Extrait de page
>>>>>
Pour la quatrième année consécutive, dans le cadre de son partenariat avec l’académie d’Amiens, l’IEFP a organisé une conférence au lycée Jean Calvin de Noyon pour les élèves de classe préparatoire EC (Economique et commerciale voie économique) et les élèves de Terminale ES. Thème de 2015 : zone euro : la menace déflationniste ?

 

D. Plihon constate que la zone euro connaît un ralentissement durable de l’inflation, l’évolution des prix est même négative depuis décembre 2014(-0,3 % en décembre, -0,6 % en janvier). En France, l’inflation « sous-jacente »,  due au ralentissement de l’activité économique (et non pas aux seuls  effets conjugués de la baisse des prix du pétrole et des prix alimentaires) s’élève à -0,2 % à la fin de l’année 2014.

L’Europe est désormais confrontée à une situation inédite qui pose problème. La zone euro peut-elle à son tour connaître « une spirale déflationniste », comparable à celle que connait le Japon depuis 1990 ? Y a- t-il des politiques économiques efficaces pour sortir de la déflation ? L’atonie de la croissance conduit les économistes à s’interroger sur la probabilité du retour de la croissance : dans quelle mesure l’Europe et le monde n’entrent-ils pas dans une phase qualifiée, par certains d’entre eux, de « stagnation séculaire » c’est-à-dire de  ralentissement durable de la croissance économique ?
<<<<<
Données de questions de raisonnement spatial
>>>>>
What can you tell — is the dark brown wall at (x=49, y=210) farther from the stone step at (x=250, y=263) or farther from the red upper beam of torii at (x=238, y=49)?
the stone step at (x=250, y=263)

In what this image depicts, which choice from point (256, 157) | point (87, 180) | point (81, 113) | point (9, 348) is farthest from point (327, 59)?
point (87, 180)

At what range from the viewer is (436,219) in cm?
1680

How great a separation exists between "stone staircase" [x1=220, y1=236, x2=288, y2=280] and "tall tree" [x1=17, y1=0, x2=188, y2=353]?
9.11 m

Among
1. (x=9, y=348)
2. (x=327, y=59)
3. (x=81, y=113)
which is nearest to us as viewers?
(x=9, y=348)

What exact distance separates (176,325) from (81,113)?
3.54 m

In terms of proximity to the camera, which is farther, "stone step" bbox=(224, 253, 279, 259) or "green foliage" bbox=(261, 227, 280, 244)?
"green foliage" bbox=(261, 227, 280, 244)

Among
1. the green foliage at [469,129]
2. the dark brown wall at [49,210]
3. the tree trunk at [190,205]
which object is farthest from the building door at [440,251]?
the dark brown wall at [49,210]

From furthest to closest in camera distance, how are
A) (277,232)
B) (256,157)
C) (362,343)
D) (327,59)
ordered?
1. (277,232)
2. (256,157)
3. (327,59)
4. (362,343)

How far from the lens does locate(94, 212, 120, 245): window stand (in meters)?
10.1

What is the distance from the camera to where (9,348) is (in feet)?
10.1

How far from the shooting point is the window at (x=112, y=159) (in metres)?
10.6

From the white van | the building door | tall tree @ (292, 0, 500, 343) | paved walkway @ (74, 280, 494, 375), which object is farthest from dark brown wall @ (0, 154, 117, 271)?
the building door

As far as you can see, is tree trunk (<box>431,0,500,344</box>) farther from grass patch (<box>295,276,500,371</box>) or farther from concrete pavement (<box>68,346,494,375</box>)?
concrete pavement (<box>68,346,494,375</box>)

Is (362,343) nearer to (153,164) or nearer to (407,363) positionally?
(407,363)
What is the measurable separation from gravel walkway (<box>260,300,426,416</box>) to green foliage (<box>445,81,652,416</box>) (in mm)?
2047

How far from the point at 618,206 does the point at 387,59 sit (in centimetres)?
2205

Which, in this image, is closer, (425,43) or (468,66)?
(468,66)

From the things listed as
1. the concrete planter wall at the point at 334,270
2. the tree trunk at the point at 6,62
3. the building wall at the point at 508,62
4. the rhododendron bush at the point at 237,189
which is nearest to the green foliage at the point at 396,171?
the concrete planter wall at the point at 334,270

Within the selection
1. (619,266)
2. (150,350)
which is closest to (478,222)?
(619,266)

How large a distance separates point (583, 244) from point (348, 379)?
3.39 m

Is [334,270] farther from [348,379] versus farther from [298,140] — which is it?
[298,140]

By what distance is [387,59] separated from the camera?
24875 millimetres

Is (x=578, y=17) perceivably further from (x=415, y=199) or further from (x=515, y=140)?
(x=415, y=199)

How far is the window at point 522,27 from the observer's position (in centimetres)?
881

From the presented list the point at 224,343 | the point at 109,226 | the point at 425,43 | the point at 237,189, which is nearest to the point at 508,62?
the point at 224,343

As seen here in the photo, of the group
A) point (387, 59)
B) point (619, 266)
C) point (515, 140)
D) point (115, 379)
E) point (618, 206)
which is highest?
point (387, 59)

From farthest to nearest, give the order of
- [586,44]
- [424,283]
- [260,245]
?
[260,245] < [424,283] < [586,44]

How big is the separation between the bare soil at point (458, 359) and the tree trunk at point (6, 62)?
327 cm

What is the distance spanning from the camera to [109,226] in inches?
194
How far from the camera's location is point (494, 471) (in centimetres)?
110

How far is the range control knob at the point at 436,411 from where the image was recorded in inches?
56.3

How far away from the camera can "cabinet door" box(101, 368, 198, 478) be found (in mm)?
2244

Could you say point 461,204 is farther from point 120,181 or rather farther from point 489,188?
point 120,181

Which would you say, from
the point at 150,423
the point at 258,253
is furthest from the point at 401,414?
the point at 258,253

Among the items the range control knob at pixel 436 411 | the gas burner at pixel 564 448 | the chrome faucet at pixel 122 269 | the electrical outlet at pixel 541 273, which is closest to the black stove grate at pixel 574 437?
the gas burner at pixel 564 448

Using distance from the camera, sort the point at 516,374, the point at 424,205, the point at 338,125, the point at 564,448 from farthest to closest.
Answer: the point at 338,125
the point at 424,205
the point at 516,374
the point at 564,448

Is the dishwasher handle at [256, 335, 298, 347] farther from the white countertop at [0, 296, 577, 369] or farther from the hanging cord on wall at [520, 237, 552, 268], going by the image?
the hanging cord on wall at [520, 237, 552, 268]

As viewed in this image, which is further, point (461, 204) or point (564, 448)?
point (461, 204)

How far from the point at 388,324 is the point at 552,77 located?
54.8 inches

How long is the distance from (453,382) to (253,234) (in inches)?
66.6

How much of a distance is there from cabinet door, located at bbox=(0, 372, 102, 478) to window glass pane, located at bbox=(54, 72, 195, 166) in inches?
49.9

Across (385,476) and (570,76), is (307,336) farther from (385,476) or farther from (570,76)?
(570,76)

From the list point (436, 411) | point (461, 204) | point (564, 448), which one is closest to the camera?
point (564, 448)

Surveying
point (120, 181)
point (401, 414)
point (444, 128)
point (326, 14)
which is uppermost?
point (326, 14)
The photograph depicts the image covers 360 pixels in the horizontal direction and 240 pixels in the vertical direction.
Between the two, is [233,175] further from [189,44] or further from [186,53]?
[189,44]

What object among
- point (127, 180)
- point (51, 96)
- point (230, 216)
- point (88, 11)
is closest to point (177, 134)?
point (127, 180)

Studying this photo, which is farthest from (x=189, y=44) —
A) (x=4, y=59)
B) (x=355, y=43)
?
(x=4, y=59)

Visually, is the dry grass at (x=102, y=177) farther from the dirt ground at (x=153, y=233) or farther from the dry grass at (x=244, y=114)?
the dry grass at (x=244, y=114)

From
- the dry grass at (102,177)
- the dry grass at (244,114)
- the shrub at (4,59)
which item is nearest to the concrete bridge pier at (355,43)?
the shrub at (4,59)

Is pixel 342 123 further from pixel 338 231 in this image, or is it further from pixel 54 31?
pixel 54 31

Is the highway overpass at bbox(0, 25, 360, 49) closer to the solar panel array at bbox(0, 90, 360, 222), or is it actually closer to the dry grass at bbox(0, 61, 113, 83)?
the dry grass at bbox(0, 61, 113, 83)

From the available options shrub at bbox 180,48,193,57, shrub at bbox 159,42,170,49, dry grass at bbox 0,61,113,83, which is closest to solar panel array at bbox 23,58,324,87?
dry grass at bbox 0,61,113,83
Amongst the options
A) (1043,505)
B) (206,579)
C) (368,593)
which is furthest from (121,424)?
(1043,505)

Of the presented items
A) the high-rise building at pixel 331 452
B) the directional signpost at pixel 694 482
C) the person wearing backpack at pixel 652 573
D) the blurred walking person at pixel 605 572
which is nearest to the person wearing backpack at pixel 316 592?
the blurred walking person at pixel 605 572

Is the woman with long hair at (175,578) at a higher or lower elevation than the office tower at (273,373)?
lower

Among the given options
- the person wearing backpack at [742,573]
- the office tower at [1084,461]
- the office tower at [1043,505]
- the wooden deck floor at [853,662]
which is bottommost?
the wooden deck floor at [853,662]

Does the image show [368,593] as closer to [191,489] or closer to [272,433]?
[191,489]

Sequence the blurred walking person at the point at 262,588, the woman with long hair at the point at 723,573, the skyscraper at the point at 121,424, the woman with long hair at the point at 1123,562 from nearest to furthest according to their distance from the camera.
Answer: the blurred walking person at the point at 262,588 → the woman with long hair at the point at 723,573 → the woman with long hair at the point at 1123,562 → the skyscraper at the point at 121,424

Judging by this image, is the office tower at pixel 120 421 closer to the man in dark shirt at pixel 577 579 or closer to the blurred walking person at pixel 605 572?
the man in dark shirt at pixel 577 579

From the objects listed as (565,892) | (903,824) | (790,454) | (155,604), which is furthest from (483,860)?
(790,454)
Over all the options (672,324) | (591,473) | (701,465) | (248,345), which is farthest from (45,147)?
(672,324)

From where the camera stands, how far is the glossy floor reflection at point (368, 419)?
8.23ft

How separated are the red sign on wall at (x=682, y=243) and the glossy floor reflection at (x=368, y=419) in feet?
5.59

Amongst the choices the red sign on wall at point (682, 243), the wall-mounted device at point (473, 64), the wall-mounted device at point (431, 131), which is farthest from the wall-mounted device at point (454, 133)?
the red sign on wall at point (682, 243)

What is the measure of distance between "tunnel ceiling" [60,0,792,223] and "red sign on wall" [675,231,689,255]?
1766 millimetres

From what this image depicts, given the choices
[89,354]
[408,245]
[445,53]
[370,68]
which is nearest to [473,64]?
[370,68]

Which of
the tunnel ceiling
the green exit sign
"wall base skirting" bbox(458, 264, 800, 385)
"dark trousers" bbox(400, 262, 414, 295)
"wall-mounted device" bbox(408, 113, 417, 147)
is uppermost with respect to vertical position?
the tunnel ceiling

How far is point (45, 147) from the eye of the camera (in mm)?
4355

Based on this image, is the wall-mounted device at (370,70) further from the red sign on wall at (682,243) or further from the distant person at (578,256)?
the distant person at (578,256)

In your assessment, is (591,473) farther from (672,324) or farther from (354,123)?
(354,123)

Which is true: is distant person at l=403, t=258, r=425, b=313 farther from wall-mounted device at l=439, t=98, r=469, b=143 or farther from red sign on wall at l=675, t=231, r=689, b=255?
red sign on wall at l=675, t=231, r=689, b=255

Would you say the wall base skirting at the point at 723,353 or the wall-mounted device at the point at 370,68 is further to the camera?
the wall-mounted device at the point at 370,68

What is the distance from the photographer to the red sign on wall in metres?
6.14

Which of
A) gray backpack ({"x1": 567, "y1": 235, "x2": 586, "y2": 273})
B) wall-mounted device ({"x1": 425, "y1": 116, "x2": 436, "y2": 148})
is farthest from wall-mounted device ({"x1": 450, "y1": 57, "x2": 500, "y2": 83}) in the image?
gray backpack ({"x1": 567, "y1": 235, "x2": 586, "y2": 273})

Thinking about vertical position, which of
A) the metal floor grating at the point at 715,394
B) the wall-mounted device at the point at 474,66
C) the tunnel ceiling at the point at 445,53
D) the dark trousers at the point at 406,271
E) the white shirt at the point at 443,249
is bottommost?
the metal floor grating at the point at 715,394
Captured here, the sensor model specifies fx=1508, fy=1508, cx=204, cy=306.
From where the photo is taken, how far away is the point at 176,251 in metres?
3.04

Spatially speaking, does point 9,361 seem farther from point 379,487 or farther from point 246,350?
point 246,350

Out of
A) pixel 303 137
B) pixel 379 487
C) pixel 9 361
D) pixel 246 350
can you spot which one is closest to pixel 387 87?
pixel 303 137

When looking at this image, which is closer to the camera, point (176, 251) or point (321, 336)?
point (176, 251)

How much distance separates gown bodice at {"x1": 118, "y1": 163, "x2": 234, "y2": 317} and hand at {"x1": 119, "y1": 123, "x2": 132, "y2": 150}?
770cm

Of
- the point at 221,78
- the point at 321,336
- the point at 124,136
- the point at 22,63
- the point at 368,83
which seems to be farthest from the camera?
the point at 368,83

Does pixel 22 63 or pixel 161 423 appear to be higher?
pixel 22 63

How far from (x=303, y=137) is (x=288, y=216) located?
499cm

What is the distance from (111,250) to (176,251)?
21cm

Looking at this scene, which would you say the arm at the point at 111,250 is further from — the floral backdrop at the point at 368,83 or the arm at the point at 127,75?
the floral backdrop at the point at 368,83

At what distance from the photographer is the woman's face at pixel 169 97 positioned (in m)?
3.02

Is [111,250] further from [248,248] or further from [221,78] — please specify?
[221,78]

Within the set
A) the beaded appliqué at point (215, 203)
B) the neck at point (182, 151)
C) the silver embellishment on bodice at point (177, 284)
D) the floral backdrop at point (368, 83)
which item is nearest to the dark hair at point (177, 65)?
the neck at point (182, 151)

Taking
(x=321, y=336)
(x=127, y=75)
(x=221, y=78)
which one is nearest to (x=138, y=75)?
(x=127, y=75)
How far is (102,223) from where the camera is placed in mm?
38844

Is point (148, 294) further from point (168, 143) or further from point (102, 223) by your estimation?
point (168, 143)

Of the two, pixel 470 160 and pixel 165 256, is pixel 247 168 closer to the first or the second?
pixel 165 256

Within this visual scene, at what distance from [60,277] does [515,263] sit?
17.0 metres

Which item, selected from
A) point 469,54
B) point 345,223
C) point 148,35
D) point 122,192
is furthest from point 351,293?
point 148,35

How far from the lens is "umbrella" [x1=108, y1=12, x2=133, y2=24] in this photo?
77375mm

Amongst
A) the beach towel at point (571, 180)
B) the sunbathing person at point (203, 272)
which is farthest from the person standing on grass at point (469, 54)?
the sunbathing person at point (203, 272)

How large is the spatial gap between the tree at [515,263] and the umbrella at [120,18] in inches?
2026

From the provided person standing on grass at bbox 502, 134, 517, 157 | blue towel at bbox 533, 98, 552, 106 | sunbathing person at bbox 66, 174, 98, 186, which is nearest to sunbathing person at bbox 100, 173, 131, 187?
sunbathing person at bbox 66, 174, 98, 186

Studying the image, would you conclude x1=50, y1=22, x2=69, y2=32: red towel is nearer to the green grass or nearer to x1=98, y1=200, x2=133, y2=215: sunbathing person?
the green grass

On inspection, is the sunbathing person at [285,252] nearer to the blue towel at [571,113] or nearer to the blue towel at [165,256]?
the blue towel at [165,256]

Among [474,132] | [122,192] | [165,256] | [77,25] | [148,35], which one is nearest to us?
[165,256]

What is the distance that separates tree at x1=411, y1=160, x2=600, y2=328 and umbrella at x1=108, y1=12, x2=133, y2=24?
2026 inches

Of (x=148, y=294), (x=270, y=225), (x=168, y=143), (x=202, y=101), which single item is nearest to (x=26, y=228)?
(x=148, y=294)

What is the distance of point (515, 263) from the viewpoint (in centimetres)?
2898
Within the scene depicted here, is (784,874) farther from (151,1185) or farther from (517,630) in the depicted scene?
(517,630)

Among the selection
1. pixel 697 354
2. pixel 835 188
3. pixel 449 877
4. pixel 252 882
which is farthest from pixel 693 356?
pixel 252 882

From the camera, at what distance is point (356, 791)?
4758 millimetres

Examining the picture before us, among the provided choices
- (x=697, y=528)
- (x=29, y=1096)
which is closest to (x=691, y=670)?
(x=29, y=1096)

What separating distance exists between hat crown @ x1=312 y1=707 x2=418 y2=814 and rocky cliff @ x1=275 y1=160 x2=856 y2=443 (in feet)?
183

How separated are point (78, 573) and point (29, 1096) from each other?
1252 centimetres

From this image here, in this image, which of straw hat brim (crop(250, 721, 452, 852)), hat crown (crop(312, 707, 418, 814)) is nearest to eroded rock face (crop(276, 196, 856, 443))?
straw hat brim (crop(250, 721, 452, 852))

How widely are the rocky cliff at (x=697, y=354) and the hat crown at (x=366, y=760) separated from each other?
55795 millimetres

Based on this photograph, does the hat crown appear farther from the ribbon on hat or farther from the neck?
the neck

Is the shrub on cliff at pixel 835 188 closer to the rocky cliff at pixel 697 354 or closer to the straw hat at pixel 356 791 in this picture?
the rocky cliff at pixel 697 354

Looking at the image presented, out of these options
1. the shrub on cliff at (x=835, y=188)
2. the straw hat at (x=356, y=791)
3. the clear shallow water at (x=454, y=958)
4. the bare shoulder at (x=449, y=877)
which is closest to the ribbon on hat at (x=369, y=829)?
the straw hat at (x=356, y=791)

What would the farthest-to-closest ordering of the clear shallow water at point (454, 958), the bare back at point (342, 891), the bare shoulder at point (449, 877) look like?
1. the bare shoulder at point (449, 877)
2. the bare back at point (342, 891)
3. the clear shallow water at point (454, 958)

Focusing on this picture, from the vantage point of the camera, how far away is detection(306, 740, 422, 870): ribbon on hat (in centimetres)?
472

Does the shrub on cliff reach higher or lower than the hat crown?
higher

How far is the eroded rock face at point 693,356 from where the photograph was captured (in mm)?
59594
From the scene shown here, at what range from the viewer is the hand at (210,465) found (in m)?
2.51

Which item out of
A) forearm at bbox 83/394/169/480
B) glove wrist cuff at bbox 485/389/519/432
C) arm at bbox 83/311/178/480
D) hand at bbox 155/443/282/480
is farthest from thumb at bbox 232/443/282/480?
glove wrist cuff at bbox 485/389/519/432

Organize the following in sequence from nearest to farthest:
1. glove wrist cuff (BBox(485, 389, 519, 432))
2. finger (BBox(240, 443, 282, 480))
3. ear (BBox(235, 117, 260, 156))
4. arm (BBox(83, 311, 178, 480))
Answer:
<<<<<
Exercices
a. Modifiez l'extrait sur la menace déflationniste en recopiant le passage qui va de « Pour la quatrième » jusqu'à « menace déflationniste ? » inclus, avec « table ronde » à la place de « conférence ».
b. D'après l'extrait sur la menace déflationniste, à combien s'élève l'inflation « sous-jacente » en France à la fin de l'année 2014 ?
Les entrées ne sont pas nécessaires pour ce travail.

Corrigés
a.
Pour la quatrième année consécutive, dans le cadre de son partenariat avec l’académie d’Amiens, l’IEFP a organisé une table ronde au lycée Jean Calvin de Noyon pour les élèves de classe préparatoire EC (Economique et commerciale voie économique) et les élèves de Terminale ES. Thème de 2015 : zone euro : la menace déflationniste ?

b. Elle s'élève à -0,2 %.